Atau kami sama-sama diperkosa nafsu dua manusia kesepian.
Tapi bayangan itu tipis.
Makin tipis saat suara-suara yang kukenal mendekat.

Suara langkah sepatu.
Ah iya. Shift security malam sudah aktif.
Seorang pria umur, 40-an. Berseragam lengkap, menyapaku. Basa basi mengucap selamat malam, sambil berkelakar sesuatu yang segera kulupakan. Aku tidak ingat sama sekali apa yang ia ucapkan. Pikiranku entah dimana. Plis dong ah.


Kulihat mbak Ais tengah berkemas, tampaknya ia akan segera pulang.
Sedikit berteriak, tanpa melihat ke arahku, seakan sambil lalu, menyapa. Basa basi mengajak segera pulang.

"Ayo. Ndang bali mas, selak udan neh. (segera pulang saja mas, keburu hujan lagi)"

"Yok"

Kulirik jam tangan. Pukul delapan lewat.
Hujan di luar mereda. Suara gerimis lirih masih kudengar.
Aku reflek mengambil jaket dan helm.
Aku ingin menyusul Ais.
Entah untuk apa. Dimana pikiranku, belum nemu juga.

Agak buru-buru, kupencet tombol presensi. Segera menyusul Ais ke tempat parkir. Tidak jauh dari lobi. Dekat pos security. Dua petugas tengah besantai di dalam. Hawa dingin memang teman setia bagi rokok dan kopi.

Itu saja yang kutangkap. Tujuanku bukan di situ.

Kini aku telah duduk di atas motor tuaku. Motor yang juga kupakai sejak kuliah dan pacaran dulu. Dengan Istriku, satu-satunya wanita yang pernah kupacari.

Di sisi kiri, ujung, dekat pohon talok, Mbak Ais tengah bersiap berkendara. Memakai masker. lalu helm. Jaketnya tebal. Saat melihatnya dengan pakaian seperti itu, dia lebih mirip bantal-guling-besar-empuk-hangat yang siap dikeloni.

Kukirimkan pesan singkat.

"Langsung pulang, mba?"

Dia tak membalas.
Bodoh. Kenapa gak disapa langsung. Kan cerak to yoh.

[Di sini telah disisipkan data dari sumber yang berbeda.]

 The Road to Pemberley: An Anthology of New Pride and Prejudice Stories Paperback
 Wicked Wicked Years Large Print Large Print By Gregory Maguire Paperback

Motor distarter. Ais keluar kantor. Menyisakan bunyi klakson. Satu bagiku. Satu bagi petugas security. Pikiranku belum terkumpul. Biarlah.
Aku putuskan tuk pulang.

...

Belum 2 km. Hujan kembali turun. Aku bergegas mencari tempat berteduh. Tidak pernah membawa jas hujan. Tidak sabaran saat membuka dan memakainya. Aku memilih untuk untung-untungan mencari tempat naungan. Ketemu.

Di depan kantor ekspedisi. Sepi. Lampunya remang-remang. Hujan makin menjadi.
Iseng kubuka hape. Ada pesan masuk.

"Iyo niate langsung pulang. Hujan lagi mas." Pesan dari Ais.

"Udah sampe rumah?"

"Belum, aku berhenti di depan tukang tambal ban. Dekat gereja."

Loh, itu kan cuma seberang jalan tempatku berteduh. Clingak clinguk kulihat sekitar.
Benar saja ada bayangan samar, di seberang jalan, tidak jelas tentunya. Bias oleh hujan deras yang masih mengguyur jalanan.

Segera kukabari Ais untuk tetap di tempat. Aku akan menyusulnya.
Bodo amat, basah, basah sudah.

Tak lama, tak ada lima belas menit sejak pertemuan terakhir di parkiran, kami bersua kembali. Lucu. Koyo crito pacaran anak sekolahan.
Seolah bertemu teman sebaya, kami berbasa basi soal kenekatanku menembus hujan.
Tidak penting Ais. Ini demi ketemu kamu. Ah, pastilah ia paham. Tak perlu pula kujelaskan panjang panjang.

Momen berikutnya aku lupa.

Kami berpelukan depan belakang. Di atas motor maticnya. Mbak Ais di depan. Aku di belakang. Kami berpelukan. Seperti kekasih yang tengah melepas rindu. Makin syahdu karena hawa dingin tak kunjung pergi. Suara hujan makin deras. Makin berisik akibat airnya menggempur atap seng tempat kami bercengkrama.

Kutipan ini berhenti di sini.